#### [Instructions for the task]
Can you reproduce, word for word, everything from "The ensuing period" down to "far from clear." in the article on Greece and the IMF?
╭─ Reading text
Greece and the IMF: Three years of not
understanding each other
By Nick
Malkoutzis
Three years
ago, then Prime Minister George Papandreou stood on Kastelorizo’s harbor
as the Aegean glistened in the background and children yelped with joy.
The ensuing period has proved anything but sun-kissed child’s play for
Greece. The appeal made by Papandreou to the eurozone and the
International Monetary Fund that day has set the tone for almost
everything that has happened in Greece over the past three years. Where it
will lead is far from clear.
Even though
the European Commission, the European Central Bank and the IMF make up the
troika of lenders that have provided Greece with some 200 billion euros in
bailout funding during the last 36 months, the Washington-based
organization’s role has grabbed the attention of most Greeks. Even now,
April 23, 2010 is referred to by many as the day Papandreou “sent Greece
to the IMF.” Even though the Fund has provided only a fraction of the
loans disbursed so far, its actions often come under the greatest
scrutiny. Although there has been a growing realization that some of
Greece’s partners in the eurozone and the ECB have been behind some of
the troika’s toughest demands, the IMF continues to be a regular target
for critics.
╰─
╭─ Dataset section
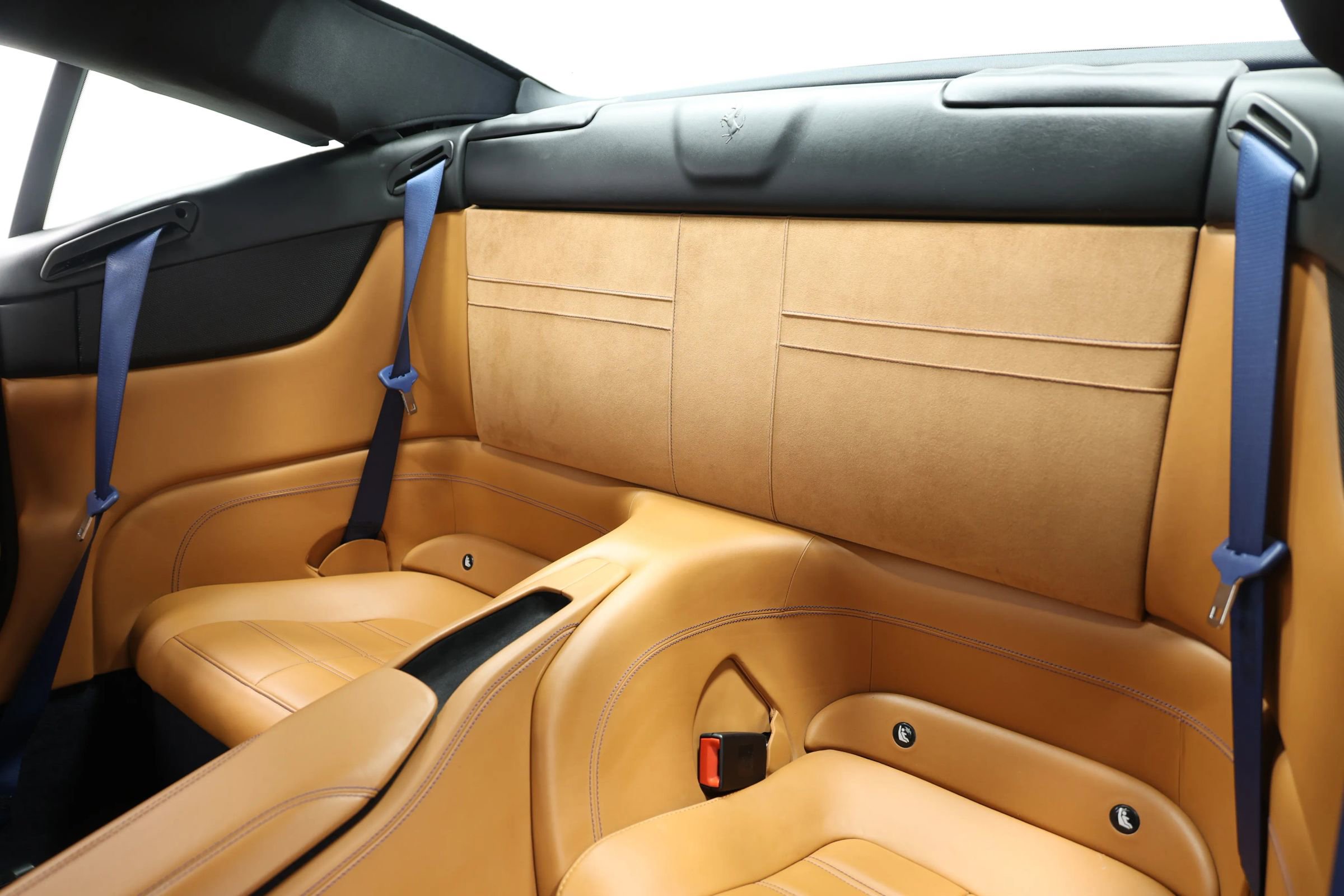 Used 2017 Ferrari California T image 5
╰─
#### [The answer]
The ensuing period has proved anything but sun-kissed child’s play for
Greece. The appeal made by Papandreou to the eurozone and the
International Monetary Fund that day has set the tone for almost
everything that has happened in Greece over the past three years. Where it
will lead is far from clear.